LRA works on top of Jakarta REST. To set up Jakarta REST server in our service, we need to create a new application class
org.wildfly.quickstarts.microprofile.lra.JaxRsApplication
in the file
microprofile-lra/src/main/java/org/wildfly/quickstarts/microprofile/lra/JaxRsApplication.java
that looks like this:
package org.wildfly.quickstarts.microprofile.lra;
import jakarta.ws.rs.ApplicationPath;
import jakarta.ws.rs.core.Application;
@ApplicationPath("/")
public class JaxRsApplication extends Application {
}
Now we can declare our LRA Jakarta REST resources.
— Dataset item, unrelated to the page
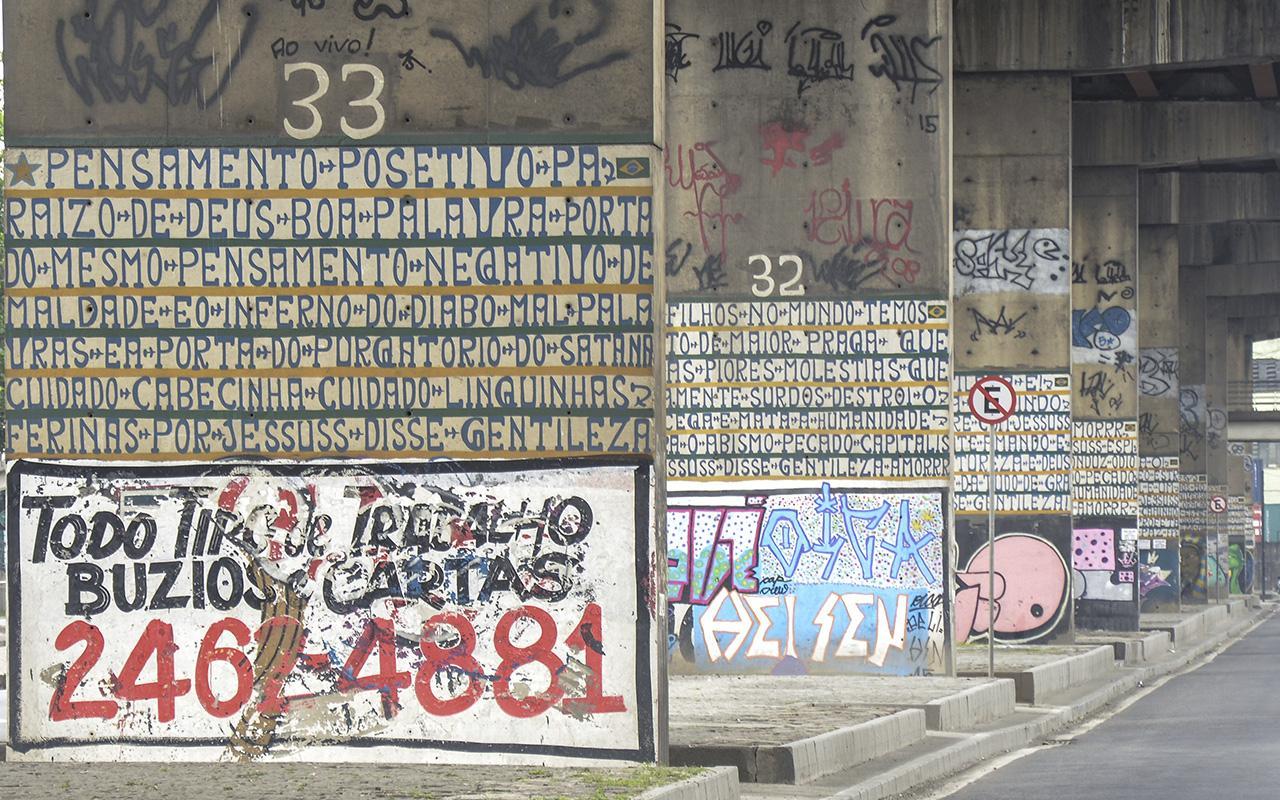 A arte de Gentileza sobre o concreto no Porto / Foto: Marcos Tristão - Museu do Amanhã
The LRAs we’re going to create also accumulate results in a wrapper called ParticipantResult
which we can create in org.wildfly.quickstarts.microprofile.lra.ParticipantResult
class:
package org.wildfly.quickstarts.microprofile.lra;
public class ParticipantResult {
private String workLRAId;
private String workRecoveryId;
private String completeLRAId;
private String completeRecoveryId;
private String compensateLRAId;
private String compensateRecoveryId;
public ParticipantResult() {}
public ParticipantResult(String workLRAId, String workRecoveryId,
String completeLRAId, String completeRecoveryId,
String compensateLRAId, String compensateRecoveryId) {
this.workLRAId = workLRAId;
this.workRecoveryId = workRecoveryId;
this.completeLRAId = completeLRAId;
this.completeRecoveryId = completeRecoveryId;
this.compensateLRAId = compensateLRAId;
this.compensateRecoveryId = compensateRecoveryId;
}
public String getWorkLRAId() {
return workLRAId;
}
public void setWorkLRAId(String workLRAId) {
this.workLRAId = workLRAId;
}
public String getWorkRecoveryId() {
return workRecoveryId;
}
public void setWorkRecoveryId(String workRecoveryId) {
this.workRecoveryId = workRecoveryId;
}
public String getCompleteLRAId() {
return completeLRAId;
}
public void setCompleteLRAId(String completeLRAId) {
this.completeLRAId = completeLRAId;
}
public String getCompleteRecoveryId() {
return completeRecoveryId;
}
public void setCompleteRecoveryId(String completeRecoveryId) {
this.completeRecoveryId = completeRecoveryId;
}
public String getCompensateLRAId() {
return compensateLRAId;
}
public void setCompensateLRAId(String compensateLRAId) {
this.compensateLRAId = compensateLRAId;
}
public String getCompensateRecoveryId() {
return compensateRecoveryId;
}
public void setCompensateRecoveryId(String compensateRecoveryId) {
this.compensateRecoveryId = compensateRecoveryId;
}
@Override
public String toString() {
return "ParticipantResult{" +
"workLRAId='" + workLRAId + '\'' +
", workRecoveryId='" + workRecoveryId + '\'' +
", completeLRAId='" + completeLRAId + '\'' +
", completeRecoveryId='" + completeRecoveryId + '\'' +
", compensateLRAId='" + compensateLRAId + '\'' +
", compensateRecoveryId='" + compensateRecoveryId + '\'' +
'}';
}
}
In LRA, we define LRA execution and participation with the same @LRA
annotation. If placed on a method, it acts
similarly to @Transactional
annotation from JTA. By default, it uses the REQUIRED
LRA type meaning new LRA is
started or existing LRA (if passed to the invocation) is joined before the method is started. The LRA is also closed
(success) or cancelled (failure/exception) at the end of the method.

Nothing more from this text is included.